I am speaking here of a time when I was eleven and lived with my family on our small farm on the west coast of Cape Breton. My family had been there for a long, long time and so it seemed had I. And much of that time seems like the proverbial yesterday. Yet when I speak on this Christmas 1977, I am not sure how much I speak with the voice of that time or how much in the voice of what I have since become. And I am not sure how many liberties I may be taking with the boy I think I was. For Christmas is a time of both past and present and often the two are imperfectly blended. As we step into its nowness we often look behind.
We have been waiting now, it seems, forever. Actually, it has been most intense since Hallowe’en when the first snow fell upon us as we moved like muffled mummers upon darkened country roads. The large flakes were soft and new then and almost generous, and the earth to which they fell was still warm and as yet unfrozen. They fell in silence into the puddles and into the sea where they disappeared at the moment of contact. They disappeared, too, upon touching the heated redness of our necks and hands or the faces of those who did not wear masks. We carried our pillowcases from house to house, knocking on doors to become silhouettes in the light thrown out from kitchens (white pillowcases held out by whitened forms). The snow fell between us and the doors and was transformed in shimmering golden beams. When we turned to leave, it fell upon our footprints, and as the night wore on obliterated them and all the records of our movements. In the morning everything was soft and still and November had come upon us.
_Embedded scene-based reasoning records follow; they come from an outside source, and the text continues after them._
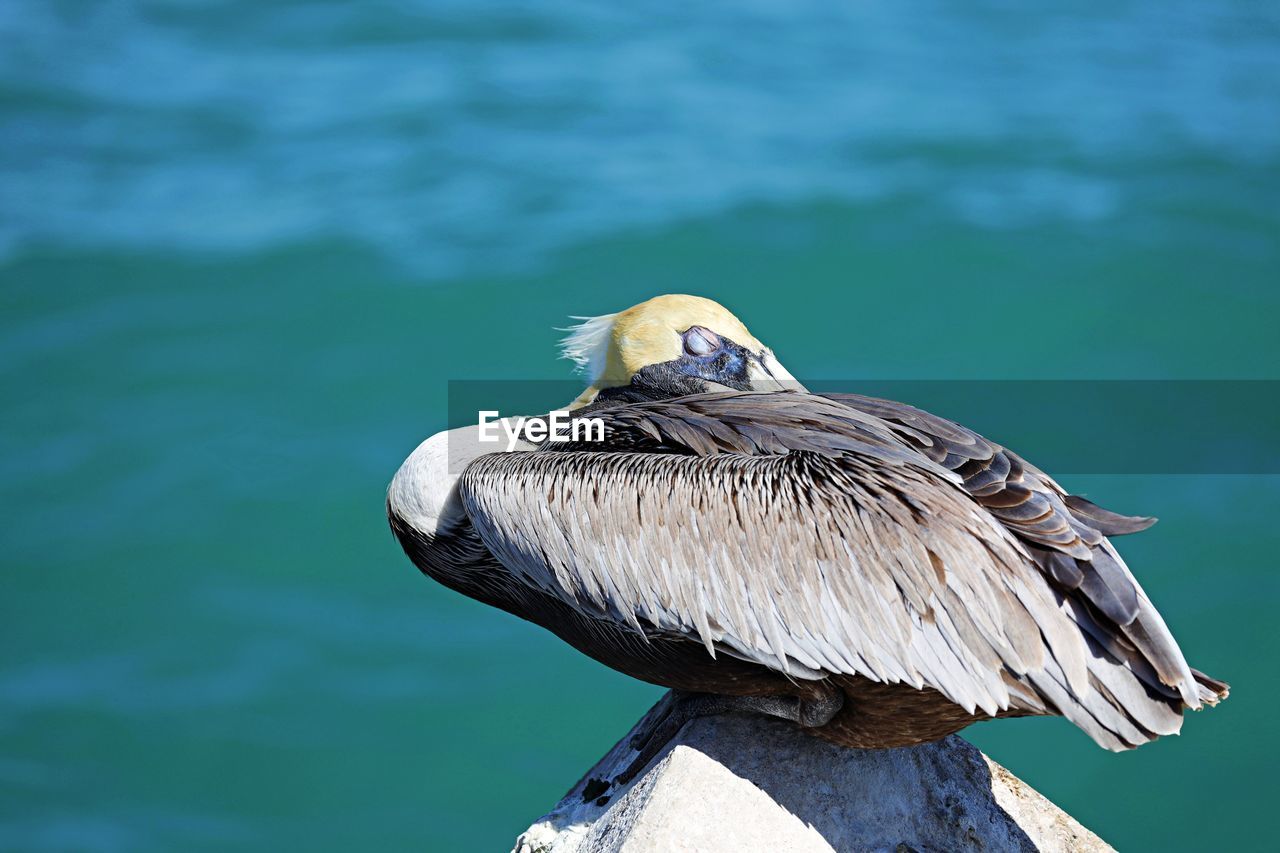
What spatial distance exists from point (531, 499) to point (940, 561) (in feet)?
3.38

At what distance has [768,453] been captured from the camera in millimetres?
3320

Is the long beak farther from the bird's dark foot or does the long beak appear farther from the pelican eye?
the bird's dark foot

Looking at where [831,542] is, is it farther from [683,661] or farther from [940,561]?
[683,661]

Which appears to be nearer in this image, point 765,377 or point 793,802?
point 793,802

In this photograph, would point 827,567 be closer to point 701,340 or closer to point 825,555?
point 825,555

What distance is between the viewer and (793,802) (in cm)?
319

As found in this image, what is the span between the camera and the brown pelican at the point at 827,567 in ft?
9.30

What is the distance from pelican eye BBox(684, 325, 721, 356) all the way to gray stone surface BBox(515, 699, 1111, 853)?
3.73 feet

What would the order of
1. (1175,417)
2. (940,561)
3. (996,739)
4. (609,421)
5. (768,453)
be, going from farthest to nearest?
1. (1175,417)
2. (996,739)
3. (609,421)
4. (768,453)
5. (940,561)

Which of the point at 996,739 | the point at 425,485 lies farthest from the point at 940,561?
the point at 996,739

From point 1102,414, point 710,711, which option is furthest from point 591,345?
point 1102,414

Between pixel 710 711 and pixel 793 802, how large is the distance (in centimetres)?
31

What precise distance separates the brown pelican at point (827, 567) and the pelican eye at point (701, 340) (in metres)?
0.34

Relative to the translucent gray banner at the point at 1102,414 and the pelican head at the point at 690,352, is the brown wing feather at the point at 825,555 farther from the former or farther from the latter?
the translucent gray banner at the point at 1102,414
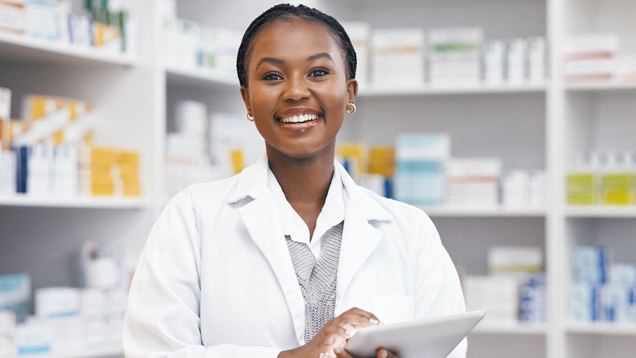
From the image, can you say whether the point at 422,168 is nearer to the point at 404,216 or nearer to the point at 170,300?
the point at 404,216

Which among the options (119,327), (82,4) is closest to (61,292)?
(119,327)

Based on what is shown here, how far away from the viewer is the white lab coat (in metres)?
1.17

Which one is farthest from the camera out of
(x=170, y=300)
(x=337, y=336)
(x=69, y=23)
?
(x=69, y=23)

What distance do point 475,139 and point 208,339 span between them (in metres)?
2.82

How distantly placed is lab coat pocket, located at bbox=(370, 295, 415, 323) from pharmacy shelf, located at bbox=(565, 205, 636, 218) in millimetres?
2213

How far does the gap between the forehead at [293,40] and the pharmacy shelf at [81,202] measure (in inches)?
58.4

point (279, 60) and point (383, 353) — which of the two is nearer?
point (383, 353)

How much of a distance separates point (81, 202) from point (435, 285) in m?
1.71

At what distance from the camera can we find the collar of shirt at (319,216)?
128 centimetres

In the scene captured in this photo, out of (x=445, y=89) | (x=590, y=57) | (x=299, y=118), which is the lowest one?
(x=299, y=118)

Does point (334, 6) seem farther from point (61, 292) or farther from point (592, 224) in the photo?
point (61, 292)

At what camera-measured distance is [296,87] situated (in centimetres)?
121

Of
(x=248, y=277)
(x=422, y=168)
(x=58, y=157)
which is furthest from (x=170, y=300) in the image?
(x=422, y=168)

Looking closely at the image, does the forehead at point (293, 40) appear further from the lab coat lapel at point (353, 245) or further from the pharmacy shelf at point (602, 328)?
the pharmacy shelf at point (602, 328)
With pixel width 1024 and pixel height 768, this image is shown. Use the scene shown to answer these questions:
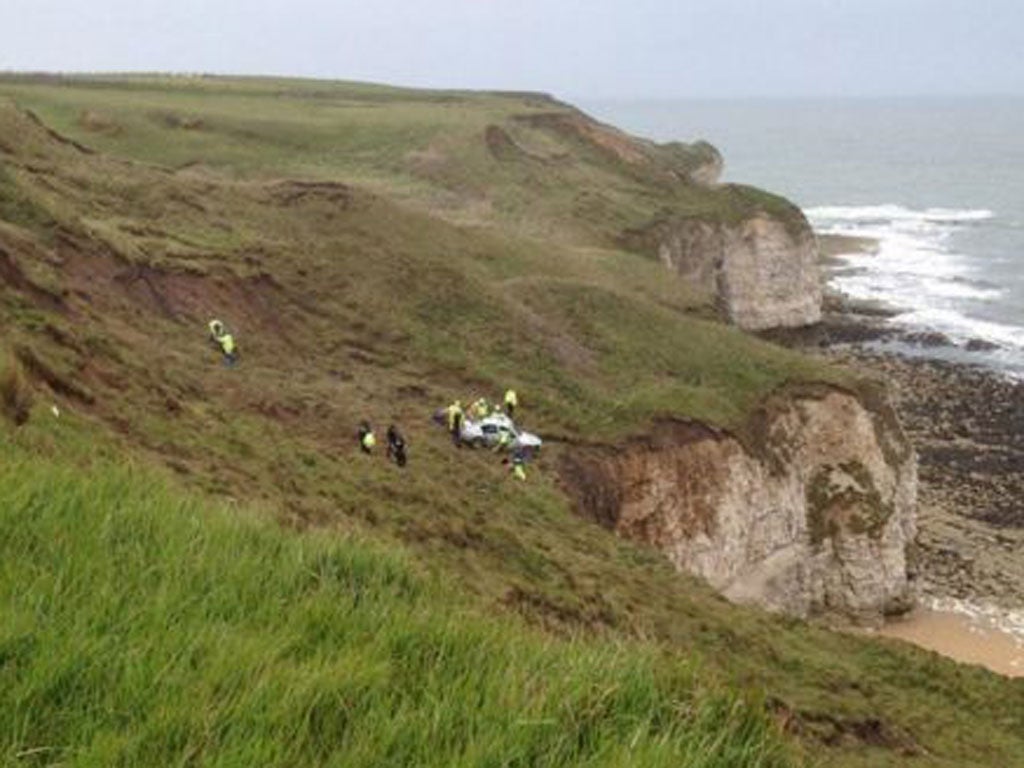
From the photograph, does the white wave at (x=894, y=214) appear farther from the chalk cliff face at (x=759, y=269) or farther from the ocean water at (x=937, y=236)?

My brother Kenneth, who is two and a half, is unsure of his last Christmas. It is Hallowe’en that looms largest in his memory as an exceptional time of being up late in magic darkness and falling snow. “Who are you going to dress up as at Christmas?” he asks. “I think I’ll be a snowman.” All of us laugh at that and tell him Santa Claus will find him if he is good and that he need not dress up at all. We go about our appointed tasks waiting for it to happen.
I am troubled myself about the nature of Santa Claus and I am trying to hang on to him in any way that I can. It is true that at my age I no longer really believe in him, yet I have hoped in all his possibilities as fiercely as I can; much in the same way, I think, that the drowning man waves desperately to the lights of the passing ship on the high sea’s darkness. For without him, as without the man’s ship, it seems our fragile lives would be so much more desperate.